- [Document extract]:

·····

Adults 55 and older are most likely to eat breakfast on a regular basis and among the teenage population the 13- to 17-year-olds are the ones most often heading to school hungry.
Fuel Up
The word breakfast originated as a verb in 1679. It was the first meal of the day, eaten when you first wake up and to break your fast from the night before. If you worked the farm, you put in a few hours moving the herd or milking cows before you sat down to eat, and when you did it was a hearty meal. The demands of physical and mental labor required a good start to the day, and I believe that theory has stood the test of time.
There are those among us who believe the only thing to be consumed at 6:00 a.m. is coffee, and many people say they just aren’t hungry that early in the morning. It’s a valid argument, especially in the new world order of the working world. We rise early, suffer a lengthy commute and enter a global environment that operates 24 hours a day. Even a home office carries the risk of skipping this meal. By the time we are engaged in the work day the idea of breakfast, even if we are hungry, becomes a distant memory…unless someone brought donuts to the office.

·····

- [Records shown]:
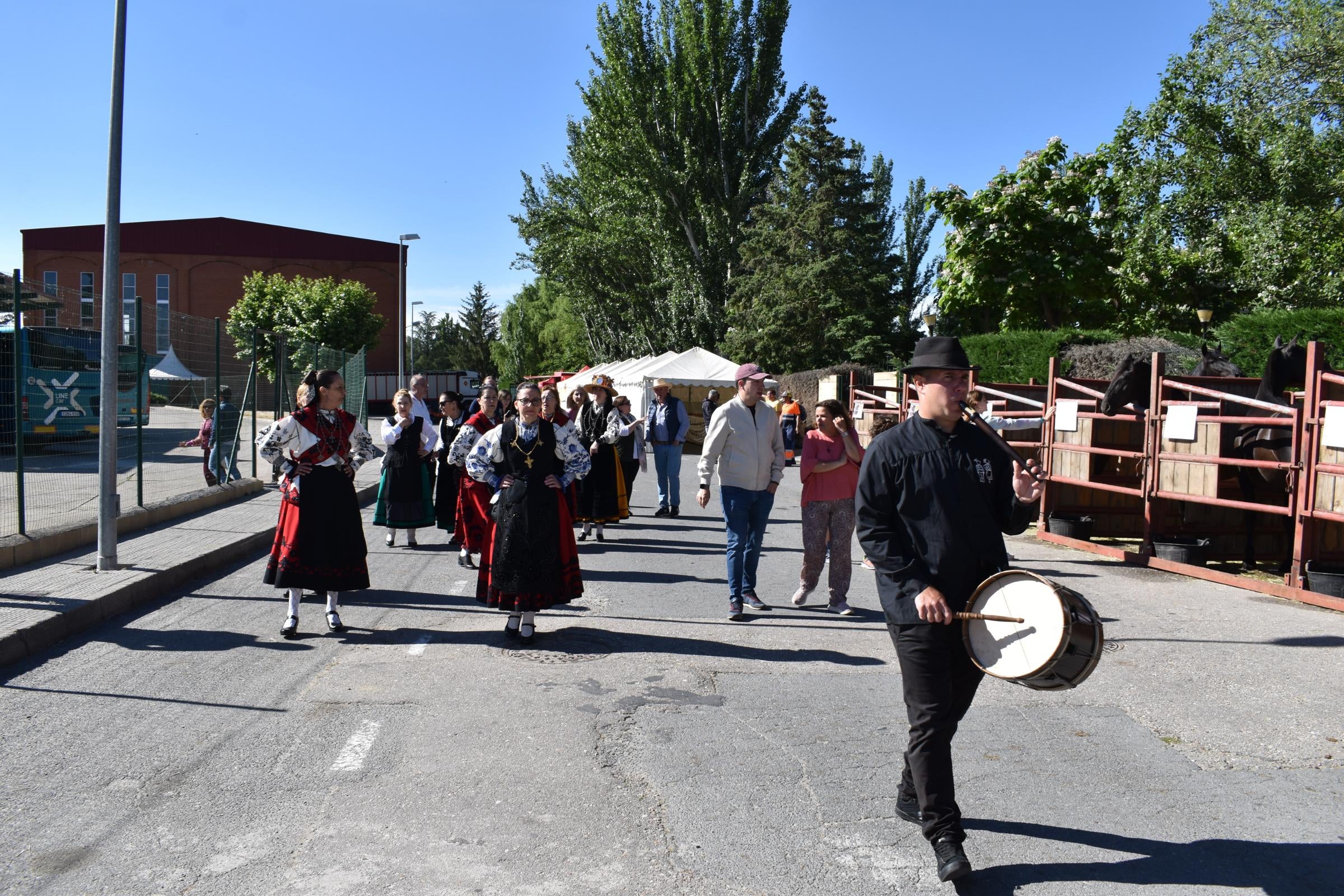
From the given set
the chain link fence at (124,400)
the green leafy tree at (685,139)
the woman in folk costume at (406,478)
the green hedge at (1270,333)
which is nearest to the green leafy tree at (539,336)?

·····

- [Task list]:
1. Rewrite the paragraph in the breakfast text that begins "The word breakfast originated" more briefly, keeping its main facts.
2. Translate this sentence from the breakfast text into Spanish: "We rise early, suffer a lengthy commute and enter a global environment that operates 24 hours a day."

- [Answers to this exercise]:
1. "Breakfast" began as a verb in 1679. It meant the first meal of the day, eaten on waking to break the night's fast. Farm workers spent a few hours moving the herd or milking cows before sitting down to a hearty meal. Physical and mental labor called for a good start to the day, a theory the writer believes has stood the test of time.

2. Nos levantamos temprano, soportamos un largo trayecto al trabajo y entramos en un entorno global que funciona las 24 horas del día.